This study shows that spontaneously initiated births are well modelled by a time-dependent Poisson process when variations by month and day of the week are included. The variations by month and day of the week have a high predictive value: the frequency of births is highest in the months of June and July, and Fridays and Tuesdays stand out as the busiest days of the week. The birth frequency is at its lowest during weekends. Furthermore, we found that the sums of the digits of date numbers do not follow the Benford distribution. There is no clustering of births on days with a low sum of their digits. The digit sum has no explanatory force and can be omitted from models of birth frequency.
One possible source of error in this context is the practice followed in periods with a high number of expected births of sending women to other nearby hospitals with expected free capacity. This may lead to observation of a lower variance than would be predicted by a Poisson model, since there will be fewer days with a very high number of births than the model would indicate.
There is no reason to reject the hypothesis that a Poisson process constitutes an appropriate mathematical model for the expected number of non-elective births. The hypothesis put forward that the digit sum of the date number has an effect on birth rates (12, 13), with a Benford distribution or otherwise, can be rejected. The goodness-of-fit tests with a view to a Poisson distribution lends strong support to the results of Gam and collaborators (9), and our findings confirm the general pattern of seasonal variability described by Aarnes and Andersen (10).
This may have implications for decision-makers in the health services. With regard to the activity planning in maternity wards, some economies of scale may be reaped with a view to the variations in the number of births from one day to the next. If we assume that the arrival of new mothers-to-be follows the Poisson distribution, the standard deviation will increase by the square root of the expected number of births. This means that if some excess capacity is included in planning in order to cope with the peaks, these will be relatively lower in one large ward than in two smaller ones. For example, a ward with an expected number of eight births daily would presume that the number of daily births will exceed fifteen on only one per cent of all days. Similarly, a ward with ten expected births daily may anticipate that the number of births will exceed eighteen on only one per cent of the days. In a large ward with eighteen births expected daily, this figure will amount to 29. In other words, the two smaller wards will need to plan for a total capacity of 33 births, four more than the large one. For a general discussion of the advantages of larger units in terms of predictability of arrivals when these constitute a Poisson process, see Kirkwood and Sterne (11, p. 234). Another possibility could be to schedule some elective births to Wednesdays and Thursdays, or make provisions for elective «weekend sections».
The fact that birth rates vary with the seasons is well known and well understood.

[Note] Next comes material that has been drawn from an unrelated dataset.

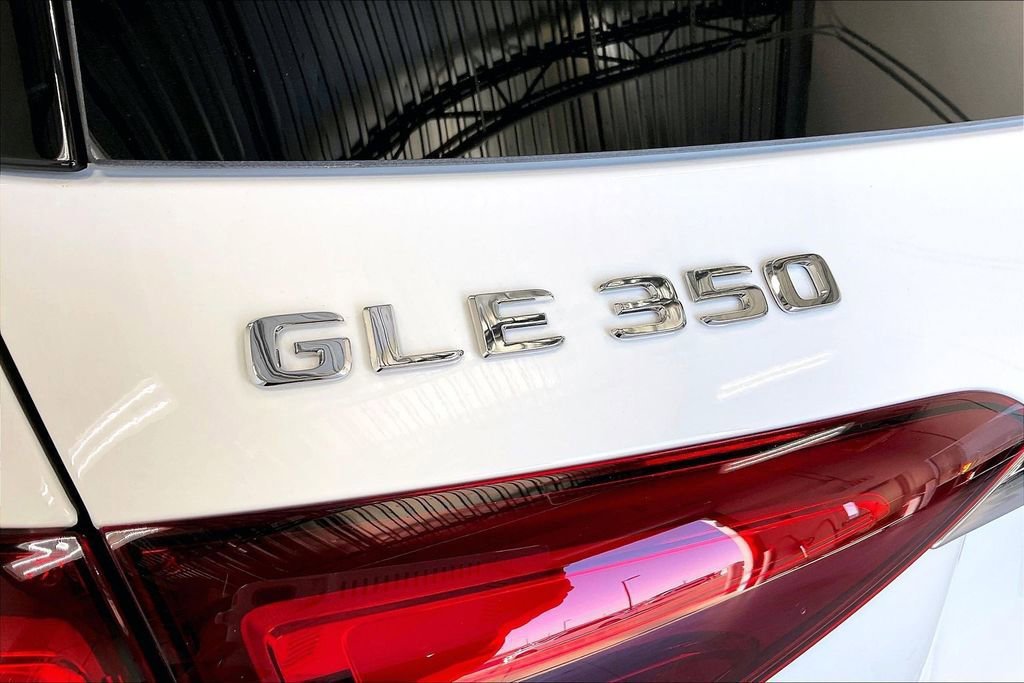 New 2026 Mercedes-Benz GLE 350 4MATIC image 34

Like those of Aarnes and Andersen (10), our findings show that the September peak described by Ødegård (1) has moved to earlier in the year. One possible explanation for this shift could be that the admission to day-care in any one year requires the child to have been born before 1 September of the previous year.
The finding of a strong and significant variation by day of the week for births confirms the somewhat unexpected finding of such a variation in the Danish study (9). Why does it seem that even non-elective births «get done with» on Fridays and/or are delayed until Monday or Tuesday? One possible explanation could be that pregnant women have different ways of living on weekends and weekdays, with a differing effect on the start of labour. Other possible explanations could be that perinatal care practices may differ slightly on weekends as opposed to weekdays, or that pregnant women are more often referred to other hospitals on weekends than on weekdays.

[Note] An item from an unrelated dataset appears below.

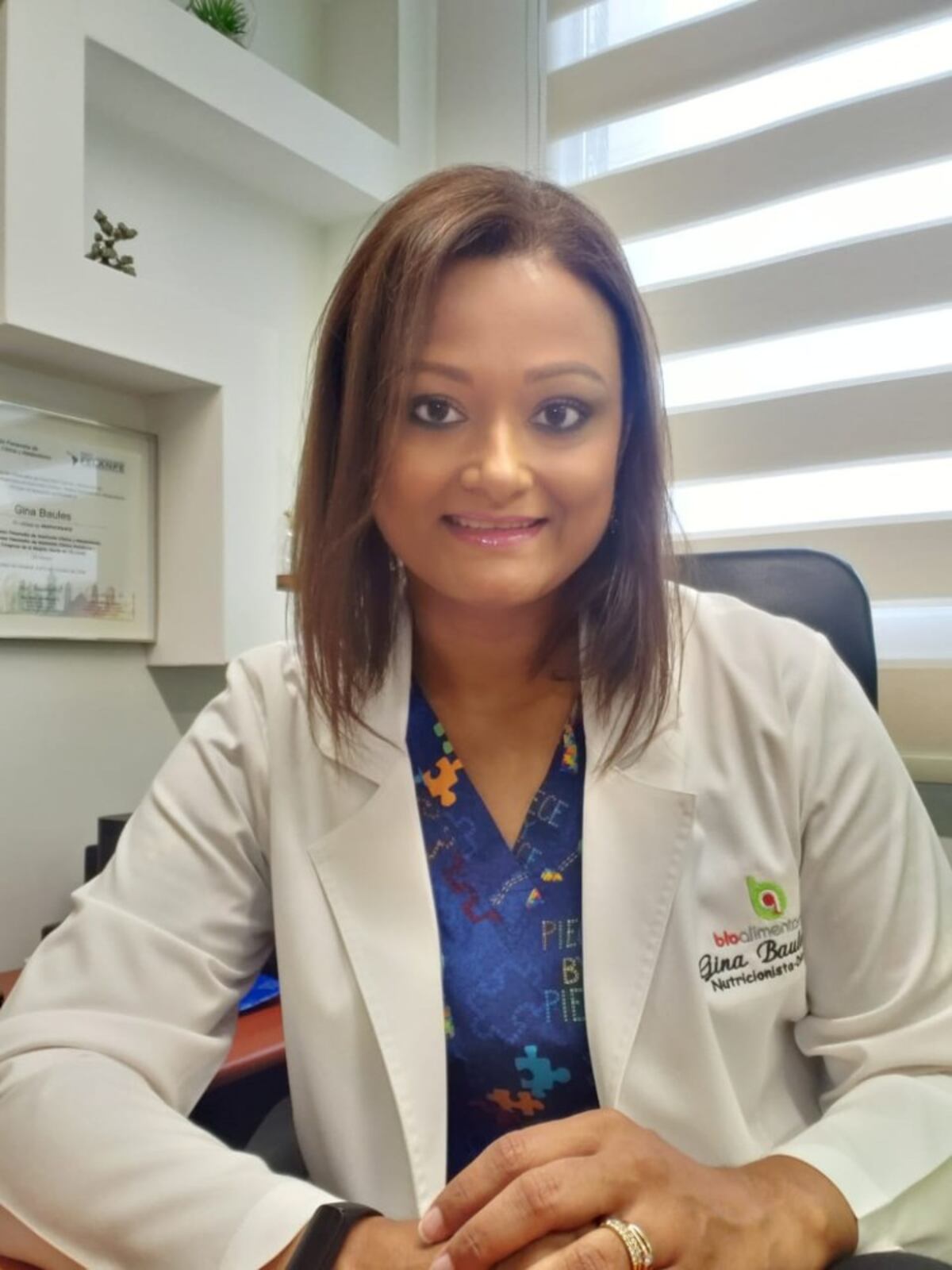 Gina Baules nos habla sobre la alimentación en los niños con Tea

Beyond lending support to the hypothesis that births follow the Poisson distribution, the analyses of birth data from Akershus University Hospital should not be over-interpreted. We have only analysed the number of non-elective births, and we have not controlled for other variables.
To sum up, we found that births follow a (time trend-adjusted) Poisson distribution, with variations by month and day of the week, and that the date number has no explanatory force.